SET EXERCISE
Please lay out the lines below as a Markdown table with the columns "Number" and "Line," starting with the line that contains "Considering their heights, is" and going on through the line that contains "6736 millimetres". Leave out any blank lines.
***** INFORMATION PROVIDED
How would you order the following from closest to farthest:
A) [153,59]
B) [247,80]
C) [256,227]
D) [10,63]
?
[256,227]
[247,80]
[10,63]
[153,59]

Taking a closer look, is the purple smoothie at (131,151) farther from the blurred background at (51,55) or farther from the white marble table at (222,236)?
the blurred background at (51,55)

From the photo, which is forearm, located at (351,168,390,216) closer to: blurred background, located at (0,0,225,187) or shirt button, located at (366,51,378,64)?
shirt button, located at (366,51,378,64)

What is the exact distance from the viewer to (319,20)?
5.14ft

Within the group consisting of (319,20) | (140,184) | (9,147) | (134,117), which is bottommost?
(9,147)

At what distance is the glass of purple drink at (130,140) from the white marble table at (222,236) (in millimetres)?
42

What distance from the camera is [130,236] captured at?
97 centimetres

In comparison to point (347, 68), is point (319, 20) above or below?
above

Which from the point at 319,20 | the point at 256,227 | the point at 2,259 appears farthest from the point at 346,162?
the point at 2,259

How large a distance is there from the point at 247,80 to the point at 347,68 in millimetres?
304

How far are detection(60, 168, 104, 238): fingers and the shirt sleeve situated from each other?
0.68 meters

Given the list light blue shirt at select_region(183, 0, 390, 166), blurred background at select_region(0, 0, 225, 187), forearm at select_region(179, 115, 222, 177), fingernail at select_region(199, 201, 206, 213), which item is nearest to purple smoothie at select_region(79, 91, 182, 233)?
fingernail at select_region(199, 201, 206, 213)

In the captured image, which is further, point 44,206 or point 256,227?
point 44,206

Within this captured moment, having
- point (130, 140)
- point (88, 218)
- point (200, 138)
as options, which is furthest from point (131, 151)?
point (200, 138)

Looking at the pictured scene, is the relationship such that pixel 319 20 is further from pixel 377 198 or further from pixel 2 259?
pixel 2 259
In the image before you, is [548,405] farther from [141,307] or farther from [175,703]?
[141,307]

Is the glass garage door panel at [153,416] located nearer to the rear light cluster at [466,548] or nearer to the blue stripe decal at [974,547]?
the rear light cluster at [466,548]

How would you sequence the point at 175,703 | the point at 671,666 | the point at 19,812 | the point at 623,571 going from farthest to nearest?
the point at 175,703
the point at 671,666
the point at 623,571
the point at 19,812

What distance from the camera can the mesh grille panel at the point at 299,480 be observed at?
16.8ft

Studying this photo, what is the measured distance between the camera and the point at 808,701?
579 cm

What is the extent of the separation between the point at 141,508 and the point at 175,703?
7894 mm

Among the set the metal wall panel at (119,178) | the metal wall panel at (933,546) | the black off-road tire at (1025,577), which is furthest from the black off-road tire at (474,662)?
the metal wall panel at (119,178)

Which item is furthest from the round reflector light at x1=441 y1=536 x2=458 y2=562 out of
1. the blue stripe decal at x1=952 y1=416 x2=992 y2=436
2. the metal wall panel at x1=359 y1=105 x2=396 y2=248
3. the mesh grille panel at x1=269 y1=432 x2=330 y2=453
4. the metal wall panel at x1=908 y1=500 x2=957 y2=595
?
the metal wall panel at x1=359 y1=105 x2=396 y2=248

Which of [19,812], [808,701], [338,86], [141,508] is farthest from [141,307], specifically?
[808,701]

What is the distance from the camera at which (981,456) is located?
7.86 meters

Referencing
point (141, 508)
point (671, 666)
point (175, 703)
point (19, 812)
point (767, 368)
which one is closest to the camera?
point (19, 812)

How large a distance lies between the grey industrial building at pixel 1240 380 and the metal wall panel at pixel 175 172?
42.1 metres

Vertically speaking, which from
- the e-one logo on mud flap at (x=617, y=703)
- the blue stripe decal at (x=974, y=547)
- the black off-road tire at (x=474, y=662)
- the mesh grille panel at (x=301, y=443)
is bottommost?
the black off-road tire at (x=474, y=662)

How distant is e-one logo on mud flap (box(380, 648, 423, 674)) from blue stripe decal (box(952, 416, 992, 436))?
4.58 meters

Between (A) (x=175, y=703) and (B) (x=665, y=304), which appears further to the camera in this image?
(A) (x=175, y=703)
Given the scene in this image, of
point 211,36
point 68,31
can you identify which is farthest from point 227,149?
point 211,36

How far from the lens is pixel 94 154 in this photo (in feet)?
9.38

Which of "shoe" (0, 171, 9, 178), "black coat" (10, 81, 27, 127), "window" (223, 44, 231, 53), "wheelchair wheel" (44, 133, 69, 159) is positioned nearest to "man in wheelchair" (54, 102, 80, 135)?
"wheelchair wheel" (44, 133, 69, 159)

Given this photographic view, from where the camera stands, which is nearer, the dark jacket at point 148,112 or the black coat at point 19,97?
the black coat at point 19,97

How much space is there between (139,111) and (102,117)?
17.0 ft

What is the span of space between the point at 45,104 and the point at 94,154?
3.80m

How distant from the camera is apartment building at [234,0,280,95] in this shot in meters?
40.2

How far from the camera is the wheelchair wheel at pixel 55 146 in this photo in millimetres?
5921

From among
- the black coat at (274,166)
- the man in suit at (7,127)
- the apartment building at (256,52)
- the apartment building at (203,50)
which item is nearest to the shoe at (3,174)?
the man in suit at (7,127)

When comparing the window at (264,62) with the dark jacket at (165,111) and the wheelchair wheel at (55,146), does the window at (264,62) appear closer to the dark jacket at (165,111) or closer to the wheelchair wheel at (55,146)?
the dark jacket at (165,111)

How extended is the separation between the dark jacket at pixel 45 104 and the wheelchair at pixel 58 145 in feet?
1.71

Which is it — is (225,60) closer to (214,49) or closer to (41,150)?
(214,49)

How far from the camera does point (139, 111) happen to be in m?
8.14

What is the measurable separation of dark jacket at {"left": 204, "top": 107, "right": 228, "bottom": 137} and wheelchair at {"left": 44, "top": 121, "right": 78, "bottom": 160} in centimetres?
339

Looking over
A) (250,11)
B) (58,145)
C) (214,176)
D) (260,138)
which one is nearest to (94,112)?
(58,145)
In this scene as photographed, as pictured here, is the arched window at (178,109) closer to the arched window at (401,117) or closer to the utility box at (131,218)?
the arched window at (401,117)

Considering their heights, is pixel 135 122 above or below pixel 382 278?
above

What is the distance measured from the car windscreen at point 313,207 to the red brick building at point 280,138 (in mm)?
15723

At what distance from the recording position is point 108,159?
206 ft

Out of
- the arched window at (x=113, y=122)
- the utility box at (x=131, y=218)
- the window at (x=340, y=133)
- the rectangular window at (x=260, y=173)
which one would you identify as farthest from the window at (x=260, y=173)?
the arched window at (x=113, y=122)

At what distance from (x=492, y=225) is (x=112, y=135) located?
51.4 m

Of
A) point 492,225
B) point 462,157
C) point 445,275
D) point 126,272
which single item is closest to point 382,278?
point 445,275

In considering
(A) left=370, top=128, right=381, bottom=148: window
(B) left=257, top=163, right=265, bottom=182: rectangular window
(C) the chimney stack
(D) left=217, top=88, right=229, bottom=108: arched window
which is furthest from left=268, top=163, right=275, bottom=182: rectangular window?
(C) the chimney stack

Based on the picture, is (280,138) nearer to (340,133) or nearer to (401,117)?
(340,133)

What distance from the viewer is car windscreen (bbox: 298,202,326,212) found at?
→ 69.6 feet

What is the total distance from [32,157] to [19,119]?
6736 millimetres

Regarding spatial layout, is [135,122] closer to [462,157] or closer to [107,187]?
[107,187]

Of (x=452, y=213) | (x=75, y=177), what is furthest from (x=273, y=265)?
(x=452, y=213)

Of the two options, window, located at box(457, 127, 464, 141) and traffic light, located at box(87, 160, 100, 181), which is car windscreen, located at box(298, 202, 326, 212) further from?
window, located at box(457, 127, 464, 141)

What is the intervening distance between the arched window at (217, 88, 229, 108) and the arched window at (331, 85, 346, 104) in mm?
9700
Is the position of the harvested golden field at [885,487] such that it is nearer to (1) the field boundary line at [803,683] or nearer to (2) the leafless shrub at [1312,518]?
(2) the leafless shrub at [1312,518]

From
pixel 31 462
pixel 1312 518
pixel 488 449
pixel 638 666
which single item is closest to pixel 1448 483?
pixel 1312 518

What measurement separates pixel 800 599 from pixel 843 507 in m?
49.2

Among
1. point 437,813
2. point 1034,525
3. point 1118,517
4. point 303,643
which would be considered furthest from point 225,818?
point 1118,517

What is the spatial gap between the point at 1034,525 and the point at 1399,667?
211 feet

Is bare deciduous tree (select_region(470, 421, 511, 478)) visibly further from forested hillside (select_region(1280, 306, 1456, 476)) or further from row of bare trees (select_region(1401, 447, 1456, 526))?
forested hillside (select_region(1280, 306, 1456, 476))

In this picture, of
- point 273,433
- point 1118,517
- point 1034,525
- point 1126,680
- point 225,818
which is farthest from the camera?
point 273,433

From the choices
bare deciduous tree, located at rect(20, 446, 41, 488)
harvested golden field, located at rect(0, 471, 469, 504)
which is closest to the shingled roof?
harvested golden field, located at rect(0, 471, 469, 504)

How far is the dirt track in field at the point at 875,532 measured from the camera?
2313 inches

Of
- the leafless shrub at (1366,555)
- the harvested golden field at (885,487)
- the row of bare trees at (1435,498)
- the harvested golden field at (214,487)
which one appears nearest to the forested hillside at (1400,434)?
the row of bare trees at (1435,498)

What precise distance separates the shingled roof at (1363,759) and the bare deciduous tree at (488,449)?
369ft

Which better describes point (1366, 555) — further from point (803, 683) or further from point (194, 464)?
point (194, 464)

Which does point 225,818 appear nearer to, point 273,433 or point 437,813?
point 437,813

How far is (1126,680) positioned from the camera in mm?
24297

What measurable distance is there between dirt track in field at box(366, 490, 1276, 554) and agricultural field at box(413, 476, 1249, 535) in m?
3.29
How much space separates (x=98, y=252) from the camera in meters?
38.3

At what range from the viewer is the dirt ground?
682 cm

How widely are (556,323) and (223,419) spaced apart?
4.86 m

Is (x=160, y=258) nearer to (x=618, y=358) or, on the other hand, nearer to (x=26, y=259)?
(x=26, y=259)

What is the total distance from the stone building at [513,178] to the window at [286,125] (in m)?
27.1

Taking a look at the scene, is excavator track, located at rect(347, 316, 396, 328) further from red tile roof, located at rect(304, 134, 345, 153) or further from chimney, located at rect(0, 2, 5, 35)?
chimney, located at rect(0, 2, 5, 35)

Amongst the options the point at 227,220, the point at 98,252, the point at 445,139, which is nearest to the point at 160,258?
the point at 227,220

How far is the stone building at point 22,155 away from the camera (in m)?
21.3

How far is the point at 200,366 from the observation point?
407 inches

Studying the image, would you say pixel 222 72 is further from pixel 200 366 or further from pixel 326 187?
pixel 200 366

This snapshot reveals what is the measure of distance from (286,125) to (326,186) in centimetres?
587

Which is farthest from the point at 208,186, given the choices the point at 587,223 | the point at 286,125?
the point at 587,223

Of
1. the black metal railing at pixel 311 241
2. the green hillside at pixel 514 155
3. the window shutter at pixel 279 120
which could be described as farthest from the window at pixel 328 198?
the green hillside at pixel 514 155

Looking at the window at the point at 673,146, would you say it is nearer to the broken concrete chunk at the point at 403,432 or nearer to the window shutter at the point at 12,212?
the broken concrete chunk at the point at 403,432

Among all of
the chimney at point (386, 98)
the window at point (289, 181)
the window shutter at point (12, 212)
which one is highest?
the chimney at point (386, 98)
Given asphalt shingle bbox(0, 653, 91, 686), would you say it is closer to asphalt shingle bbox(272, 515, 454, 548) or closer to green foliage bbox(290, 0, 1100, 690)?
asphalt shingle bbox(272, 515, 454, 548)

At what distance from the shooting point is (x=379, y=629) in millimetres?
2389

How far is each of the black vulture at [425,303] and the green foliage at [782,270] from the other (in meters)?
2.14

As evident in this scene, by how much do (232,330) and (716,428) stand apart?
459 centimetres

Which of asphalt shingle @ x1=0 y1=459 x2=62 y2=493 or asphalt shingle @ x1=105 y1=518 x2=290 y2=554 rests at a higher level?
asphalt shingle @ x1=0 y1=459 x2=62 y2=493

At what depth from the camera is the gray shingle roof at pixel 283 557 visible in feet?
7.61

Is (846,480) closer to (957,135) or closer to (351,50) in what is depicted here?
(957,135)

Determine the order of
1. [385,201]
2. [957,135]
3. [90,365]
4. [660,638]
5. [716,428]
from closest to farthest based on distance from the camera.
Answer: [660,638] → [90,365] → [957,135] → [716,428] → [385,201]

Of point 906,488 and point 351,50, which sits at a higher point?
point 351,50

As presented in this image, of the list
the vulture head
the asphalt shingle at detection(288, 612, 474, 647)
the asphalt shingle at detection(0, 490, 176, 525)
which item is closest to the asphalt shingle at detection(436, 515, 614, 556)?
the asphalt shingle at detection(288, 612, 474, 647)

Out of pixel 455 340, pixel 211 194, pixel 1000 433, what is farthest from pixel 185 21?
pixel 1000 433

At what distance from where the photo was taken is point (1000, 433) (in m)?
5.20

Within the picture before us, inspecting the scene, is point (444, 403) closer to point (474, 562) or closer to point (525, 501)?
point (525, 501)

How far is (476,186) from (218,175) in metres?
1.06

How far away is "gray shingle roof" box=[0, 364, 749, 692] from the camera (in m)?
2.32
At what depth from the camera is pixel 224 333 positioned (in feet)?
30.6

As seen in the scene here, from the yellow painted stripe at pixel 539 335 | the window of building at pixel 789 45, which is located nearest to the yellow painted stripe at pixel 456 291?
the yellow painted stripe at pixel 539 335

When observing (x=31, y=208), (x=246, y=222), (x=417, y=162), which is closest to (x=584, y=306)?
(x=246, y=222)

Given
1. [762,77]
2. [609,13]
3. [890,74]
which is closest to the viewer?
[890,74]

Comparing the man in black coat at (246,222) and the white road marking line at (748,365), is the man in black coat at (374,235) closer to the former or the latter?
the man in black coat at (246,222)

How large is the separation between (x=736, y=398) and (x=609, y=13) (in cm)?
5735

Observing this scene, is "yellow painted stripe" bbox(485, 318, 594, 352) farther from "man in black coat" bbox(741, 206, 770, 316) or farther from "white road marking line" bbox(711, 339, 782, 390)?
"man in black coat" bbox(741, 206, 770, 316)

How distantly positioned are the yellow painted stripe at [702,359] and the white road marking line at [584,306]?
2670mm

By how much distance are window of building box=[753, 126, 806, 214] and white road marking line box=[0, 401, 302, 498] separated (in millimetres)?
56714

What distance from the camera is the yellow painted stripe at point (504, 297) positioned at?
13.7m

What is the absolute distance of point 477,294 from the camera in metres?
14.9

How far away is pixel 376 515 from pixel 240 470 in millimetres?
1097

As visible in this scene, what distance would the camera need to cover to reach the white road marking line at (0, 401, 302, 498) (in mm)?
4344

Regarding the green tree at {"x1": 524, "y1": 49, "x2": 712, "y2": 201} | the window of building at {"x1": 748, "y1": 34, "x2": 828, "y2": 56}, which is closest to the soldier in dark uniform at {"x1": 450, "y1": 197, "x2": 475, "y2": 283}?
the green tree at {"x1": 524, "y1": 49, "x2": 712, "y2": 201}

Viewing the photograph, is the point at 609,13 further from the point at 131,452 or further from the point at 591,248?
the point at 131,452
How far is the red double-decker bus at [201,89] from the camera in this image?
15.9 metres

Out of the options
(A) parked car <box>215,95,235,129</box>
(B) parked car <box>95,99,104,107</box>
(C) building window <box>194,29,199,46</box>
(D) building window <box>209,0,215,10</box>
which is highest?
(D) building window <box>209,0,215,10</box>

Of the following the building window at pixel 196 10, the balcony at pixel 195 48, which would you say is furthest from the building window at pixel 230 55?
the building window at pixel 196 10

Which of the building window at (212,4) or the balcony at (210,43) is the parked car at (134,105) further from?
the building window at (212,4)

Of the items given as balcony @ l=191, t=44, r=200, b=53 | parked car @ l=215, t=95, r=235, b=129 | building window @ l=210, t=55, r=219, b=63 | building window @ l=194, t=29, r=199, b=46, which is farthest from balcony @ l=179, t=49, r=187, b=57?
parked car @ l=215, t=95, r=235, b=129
**********
EXERCISE SOLUTION
| Number | Line |
|---|---|
| 1 | Considering their heights, is pixel 135 122 above or below pixel 382 278? |
| 2 | above |
| 3 | What is the distance measured from the car windscreen at point 313,207 to the red brick building at point 280,138 (in mm)? |
| 4 | 15723 |
| 5 | At what distance from the recording position is point 108,159? |
| 6 | 206 ft |
| 7 | Out of |
| 8 | - the arched window at (x=113, y=122) |
| 9 | - the utility box at (x=131, y=218) |
| 10 | - the window at (x=340, y=133) |
| 11 | - the rectangular window at (x=260, y=173) |
| 12 | which one would you identify as farthest from the window at (x=260, y=173)? |
| 13 | the arched window at (x=113, y=122) |
| 14 | At what distance from (x=492, y=225) is (x=112, y=135) located? |
| 15 | 51.4 m |
| 16 | Of |
| 17 | A) point 492,225 |
| 18 | B) point 462,157 |
| 19 | C) point 445,275 |
| 20 | D) point 126,272 |
| 21 | which single item is closest to point 382,278? |
| 22 | point 445,275 |
| 23 | In considering |
| 24 | (A) left=370, top=128, right=381, bottom=148: window |
| 25 | (B) left=257, top=163, right=265, bottom=182: rectangular window |
| 26 | (C) the chimney stack |
| 27 | (D) left=217, top=88, right=229, bottom=108: arched window |
| 28 | which is furthest from left=268, top=163, right=275, bottom=182: rectangular window? |
| 29 | (C) the chimney stack |
| 30 | Based on the picture, is (280,138) nearer to (340,133) or nearer to (401,117)? |
| 31 | (340,133) |
| 32 | What distance from the viewer is car windscreen (bbox: 298,202,326,212) found at? |
| 33 | → 69.6 feet |
| 34 | What is the total distance from [32,157] to [19,119]? |
| 35 | 6736 millimetres |